The headline examples are agentic coding benchmarks, not time series. On SWE-Bench Verified, the final PDR+RTV candidate improves Claude 4.5 Opus from 70.94% to 77.60%, Gemini 3.1 Pro from 72.25% to 76.60%, Claude 4.5 Sonnet from 67.41% to 75.60%, Gemini 3 Flash from 70.79% to 76.00%, and GPT-5 (0825) from 61.41% to 69.80%.

On Terminal-Bench v2.0, the reported gains are larger: Claude 4.5 Opus from 46.95% to 59.09%, Gemini 3.1 Pro from 52.49% to 64.77%, Claude 4.5 Sonnet from 40.62% to 56.82%, Gemini 3 Flash from 37.93% to 48.86%, and GPT-5 (0825) from 31.32% to 38.64%.

The ablations matter more than the headline leaderboard numbers for this wiki. The paper reports that structured summaries are a better comparison substrate than raw rollout traces, and that selected prior experience directly predicts refined rollout success.

Alex Context

This source supports the local idea that end-to-end systems need to compress data as processing proceeds. For agents, the raw stream is not only too large; it is also the wrong abstraction.
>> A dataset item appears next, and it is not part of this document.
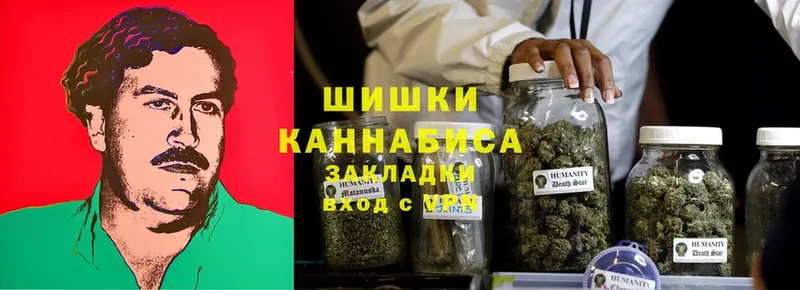 МАРИХУАНА SATIVA & INDICA  Кизляр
A model that must learn or act end to end should not repeatedly consume raw logs, traces, or command transcripts when a structured state summary can preserve the decision-relevant parts.

The time-series and observability analogue is:

raw telemetry/logs/traces/events
  -> typed state summary with uncertainty and provenance
  -> action scoring, planning, or next-state prediction

The caveat is equally important. Summaries are useful only if they preserve the state variables that future decisions need. For operations, a summary that removes timing, magnitude, topology, delayed effects, or failed-action status may look compact while destroying the control signal.

Gotchas

  • This is not a trained world model. It is a test-time scaling and experience-reuse recipe around frontier LLM agents.
  • The summaries are generated by LLM prompts, so summary fidelity and judge quality become system bottlenecks.
  • The results are specific to coding environments where rollouts are partly verifiable through files, commands, tests, and terminal output.
  • The paper shows that compression can help agentic reuse, but it does not prove that arbitrary compression preserves action-relevant state.

Foundation TSFM Relevance

Agenda slotVerdictEvidenceMissing pieces
Dynamic compute allocationadjacentAllocates test-time compute across rollouts, recursive selection, and refinement rather than only one long attempt.Needs numeric time-series or action-conditioned trajectory evidence under matched latency and cost.
Streaming state and long contextadjacentConverts long agent trajectories into bounded reusable summaries.Needs learned state updates for continuous streams, not one-off prompt summaries.
Context interfacepartially closesShows structured summaries can be a better agent interface than raw traces.Need schema and preservation tests for telemetry, graph state, actions, rewards, and uncertainty.
Control and counterfactualsadjacentRefined rollouts reuse prior action-observation evidence to choose better next actions.Does not model counterfactual futures directly or estimate action-conditioned outcome distributions.

Open Questions

  • What summary schema preserves decision-relevant state for software agents without copying raw traces?
  • Can structured summaries be trained as latent state rather than generated by prompts after each rollout?
  • For observability, which fields must survive compression: timing, magnitude, topology, action latency, error status, ownership, or policy constraints?
  • How should summary uncertainty be represented so downstream agents know when to inspect raw evidence again?
  • Which prior-experience artifacts should persist across rollouts: summaries, notes, tests, patches, scripts, tool outputs, or learned memory state?